Required task
In full and without alteration, repeat the material.

(Scene question records)
## begin

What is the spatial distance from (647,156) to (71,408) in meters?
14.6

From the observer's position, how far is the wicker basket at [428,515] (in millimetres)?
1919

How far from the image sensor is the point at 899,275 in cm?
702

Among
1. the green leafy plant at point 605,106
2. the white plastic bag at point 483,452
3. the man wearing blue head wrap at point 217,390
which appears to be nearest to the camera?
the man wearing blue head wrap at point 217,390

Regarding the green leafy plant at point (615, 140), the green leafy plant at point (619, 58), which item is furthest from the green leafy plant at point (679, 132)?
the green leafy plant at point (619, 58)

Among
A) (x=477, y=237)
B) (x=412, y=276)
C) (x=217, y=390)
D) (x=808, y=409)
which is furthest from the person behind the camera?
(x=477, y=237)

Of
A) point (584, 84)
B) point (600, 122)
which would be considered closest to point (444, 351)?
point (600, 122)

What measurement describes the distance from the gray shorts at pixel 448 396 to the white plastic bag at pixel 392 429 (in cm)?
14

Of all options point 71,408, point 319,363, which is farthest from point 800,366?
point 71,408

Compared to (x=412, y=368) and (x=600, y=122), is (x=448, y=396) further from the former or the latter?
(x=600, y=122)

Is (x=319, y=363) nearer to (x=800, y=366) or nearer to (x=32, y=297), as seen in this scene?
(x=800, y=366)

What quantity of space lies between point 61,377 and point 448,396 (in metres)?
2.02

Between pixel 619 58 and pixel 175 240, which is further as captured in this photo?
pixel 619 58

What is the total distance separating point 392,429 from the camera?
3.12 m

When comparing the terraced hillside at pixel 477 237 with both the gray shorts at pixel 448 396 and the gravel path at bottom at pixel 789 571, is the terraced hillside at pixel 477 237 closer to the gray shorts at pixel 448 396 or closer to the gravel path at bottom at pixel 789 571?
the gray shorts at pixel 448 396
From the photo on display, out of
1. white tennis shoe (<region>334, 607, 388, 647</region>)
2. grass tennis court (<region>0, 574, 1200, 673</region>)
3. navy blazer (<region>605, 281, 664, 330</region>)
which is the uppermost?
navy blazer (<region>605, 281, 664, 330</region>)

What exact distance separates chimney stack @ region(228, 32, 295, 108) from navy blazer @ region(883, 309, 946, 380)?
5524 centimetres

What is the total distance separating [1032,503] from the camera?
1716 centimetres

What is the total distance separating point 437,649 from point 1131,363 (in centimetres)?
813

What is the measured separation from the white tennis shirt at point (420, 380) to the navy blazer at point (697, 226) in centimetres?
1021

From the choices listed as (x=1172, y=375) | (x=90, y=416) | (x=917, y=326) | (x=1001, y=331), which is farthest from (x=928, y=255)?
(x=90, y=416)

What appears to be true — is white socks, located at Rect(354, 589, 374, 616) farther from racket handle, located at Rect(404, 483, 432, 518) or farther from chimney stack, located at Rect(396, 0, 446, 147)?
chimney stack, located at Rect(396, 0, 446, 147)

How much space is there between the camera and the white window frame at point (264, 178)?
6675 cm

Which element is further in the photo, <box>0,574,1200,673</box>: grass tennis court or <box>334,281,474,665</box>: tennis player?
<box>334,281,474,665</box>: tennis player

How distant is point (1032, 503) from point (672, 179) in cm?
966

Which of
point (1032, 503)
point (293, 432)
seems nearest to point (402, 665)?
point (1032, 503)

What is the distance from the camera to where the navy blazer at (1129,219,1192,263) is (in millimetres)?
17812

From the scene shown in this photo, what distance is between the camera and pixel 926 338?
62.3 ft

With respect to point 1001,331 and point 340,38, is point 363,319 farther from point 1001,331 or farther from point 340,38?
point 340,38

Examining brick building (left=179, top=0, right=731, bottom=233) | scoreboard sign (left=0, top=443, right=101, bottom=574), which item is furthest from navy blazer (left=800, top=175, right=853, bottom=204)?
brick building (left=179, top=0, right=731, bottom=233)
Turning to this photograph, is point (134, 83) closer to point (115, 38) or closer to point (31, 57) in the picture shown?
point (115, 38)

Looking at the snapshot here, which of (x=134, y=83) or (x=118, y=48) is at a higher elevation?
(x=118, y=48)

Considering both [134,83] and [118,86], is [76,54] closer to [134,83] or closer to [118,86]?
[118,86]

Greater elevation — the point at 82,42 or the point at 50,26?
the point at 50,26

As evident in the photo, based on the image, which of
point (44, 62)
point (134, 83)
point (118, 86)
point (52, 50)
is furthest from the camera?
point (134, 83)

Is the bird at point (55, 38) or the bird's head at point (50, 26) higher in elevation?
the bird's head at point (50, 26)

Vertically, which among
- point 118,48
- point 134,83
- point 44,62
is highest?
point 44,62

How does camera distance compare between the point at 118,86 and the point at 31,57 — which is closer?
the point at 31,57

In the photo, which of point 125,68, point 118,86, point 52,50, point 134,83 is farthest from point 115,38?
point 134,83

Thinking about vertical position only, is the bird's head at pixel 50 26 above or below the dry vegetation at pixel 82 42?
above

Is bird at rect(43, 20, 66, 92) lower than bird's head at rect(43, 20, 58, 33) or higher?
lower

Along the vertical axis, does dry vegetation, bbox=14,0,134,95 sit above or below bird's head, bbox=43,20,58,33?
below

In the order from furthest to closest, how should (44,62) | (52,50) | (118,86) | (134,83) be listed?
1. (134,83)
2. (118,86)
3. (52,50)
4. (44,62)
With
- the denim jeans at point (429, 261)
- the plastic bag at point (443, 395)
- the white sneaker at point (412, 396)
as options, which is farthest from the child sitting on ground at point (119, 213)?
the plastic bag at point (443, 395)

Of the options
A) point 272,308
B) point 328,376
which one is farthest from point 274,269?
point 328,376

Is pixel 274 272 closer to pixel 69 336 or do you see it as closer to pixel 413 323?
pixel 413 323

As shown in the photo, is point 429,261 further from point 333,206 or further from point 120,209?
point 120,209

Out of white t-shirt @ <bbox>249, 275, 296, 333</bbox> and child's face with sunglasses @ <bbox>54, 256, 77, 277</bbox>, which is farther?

## end

Task response
What is the spatial distance from (647,156) to (71,408) in meters?
14.6

From the observer's position, how far is the wicker basket at [428,515] (in millimetres)?
1919

How far from the image sensor is the point at 899,275 in cm?
702

Among
1. the green leafy plant at point 605,106
2. the white plastic bag at point 483,452
3. the man wearing blue head wrap at point 217,390
which appears to be nearest to the camera?
the man wearing blue head wrap at point 217,390

Regarding the green leafy plant at point (615, 140), the green leafy plant at point (619, 58), which item is furthest from the green leafy plant at point (679, 132)?
the green leafy plant at point (619, 58)

Among
A) (x=477, y=237)
B) (x=412, y=276)
C) (x=217, y=390)
D) (x=808, y=409)
which is furthest from the person behind the camera?
(x=477, y=237)

Of
A) point (584, 84)
B) point (600, 122)
which would be considered closest to point (444, 351)?
point (600, 122)

What measurement describes the distance from the gray shorts at pixel 448 396 to the white plastic bag at pixel 392 429 (in cm)?
14

Of all options point 71,408, point 319,363, which is farthest from point 800,366?
point 71,408

Compared to (x=412, y=368) and (x=600, y=122), is (x=448, y=396) further from the former or the latter?
(x=600, y=122)

Is (x=319, y=363) nearer to (x=800, y=366) or nearer to (x=32, y=297), as seen in this scene?
(x=800, y=366)

What quantity of space lies between point 61,377 and point 448,396 (in metres)?
2.02

Between pixel 619 58 and pixel 175 240, which is further as captured in this photo?
pixel 619 58

What is the total distance separating point 392,429 from the camera?
3.12 m

When comparing the terraced hillside at pixel 477 237 with both the gray shorts at pixel 448 396 and the gravel path at bottom at pixel 789 571, is the terraced hillside at pixel 477 237 closer to the gray shorts at pixel 448 396 or closer to the gravel path at bottom at pixel 789 571?
the gray shorts at pixel 448 396
From the photo on display, out of
1. white tennis shoe (<region>334, 607, 388, 647</region>)
2. grass tennis court (<region>0, 574, 1200, 673</region>)
3. navy blazer (<region>605, 281, 664, 330</region>)
which is the uppermost?
navy blazer (<region>605, 281, 664, 330</region>)

What exact distance separates chimney stack @ region(228, 32, 295, 108) from navy blazer @ region(883, 309, 946, 380)?
5524 centimetres

What is the total distance separating [1032,503] from the camera?
1716 centimetres

What is the total distance separating point 437,649 from point 1131,363 (in centimetres)?
813

What is the measured separation from the white tennis shirt at point (420, 380) to the navy blazer at point (697, 226) in centimetres?
1021

From the choices listed as (x=1172, y=375) | (x=90, y=416) | (x=917, y=326) | (x=1001, y=331), which is farthest from (x=928, y=255)?
(x=90, y=416)

What appears to be true — is white socks, located at Rect(354, 589, 374, 616) farther from racket handle, located at Rect(404, 483, 432, 518) or farther from chimney stack, located at Rect(396, 0, 446, 147)?
chimney stack, located at Rect(396, 0, 446, 147)

How much space is there between the camera and the white window frame at point (264, 178)?
6675 cm

Which element is further in the photo, <box>0,574,1200,673</box>: grass tennis court or <box>334,281,474,665</box>: tennis player?
<box>334,281,474,665</box>: tennis player

How distant is point (1032, 503) from point (672, 179) in cm?
966

Which of
point (1032, 503)
point (293, 432)
seems nearest to point (402, 665)?
point (1032, 503)

What is the distance from the camera to where the navy blazer at (1129,219,1192,263) is (in millimetres)?
17812

From the scene shown in this photo, what distance is between the camera and pixel 926 338?
62.3 ft

With respect to point 1001,331 and point 340,38, is point 363,319 farther from point 1001,331 or farther from point 340,38?
point 340,38

Examining brick building (left=179, top=0, right=731, bottom=233) | scoreboard sign (left=0, top=443, right=101, bottom=574), which item is furthest from navy blazer (left=800, top=175, right=853, bottom=204)?
brick building (left=179, top=0, right=731, bottom=233)
Turning to this photograph, is point (134, 83) closer to point (115, 38) or closer to point (31, 57) in the picture shown?
point (115, 38)

Looking at the snapshot here, which of (x=134, y=83) or (x=118, y=48) is at a higher elevation?
(x=118, y=48)

Considering both [134,83] and [118,86], is [76,54] closer to [134,83] or closer to [118,86]?
[118,86]

Greater elevation — the point at 82,42 or the point at 50,26?
the point at 50,26

As evident in the photo, based on the image, which of
point (44, 62)
point (134, 83)
point (118, 86)
point (52, 50)
is furthest from the camera?
point (134, 83)

Is the bird at point (55, 38) or the bird's head at point (50, 26) higher in elevation?
the bird's head at point (50, 26)

Vertically, which among
- point 118,48
- point 134,83
- point 44,62
is highest?
point 44,62

How does camera distance compare between the point at 118,86 and the point at 31,57 — which is closer?
the point at 31,57

In the photo, which of point 125,68, point 118,86, point 52,50, point 134,83 is farthest from point 115,38?
point 134,83

Thinking about vertical position only, is the bird's head at pixel 50 26 above or below the dry vegetation at pixel 82 42?
above

Is bird at rect(43, 20, 66, 92) lower than bird's head at rect(43, 20, 58, 33) or higher?
lower

Along the vertical axis, does dry vegetation, bbox=14,0,134,95 sit above or below bird's head, bbox=43,20,58,33?
below

In the order from furthest to closest, how should (44,62) | (52,50) | (118,86) | (134,83) be listed?
1. (134,83)
2. (118,86)
3. (52,50)
4. (44,62)
With
- the denim jeans at point (429, 261)
- the plastic bag at point (443, 395)
- the white sneaker at point (412, 396)
as options, which is farthest from the child sitting on ground at point (119, 213)?
the plastic bag at point (443, 395)

Of the options
A) point 272,308
B) point 328,376
which one is farthest from point 274,269?
point 328,376

Is pixel 274 272 closer to pixel 69 336 or do you see it as closer to pixel 413 323?
pixel 413 323

As shown in the photo, is point 429,261 further from point 333,206 or further from point 120,209?
point 120,209

Out of white t-shirt @ <bbox>249, 275, 296, 333</bbox> and child's face with sunglasses @ <bbox>54, 256, 77, 277</bbox>, which is farther?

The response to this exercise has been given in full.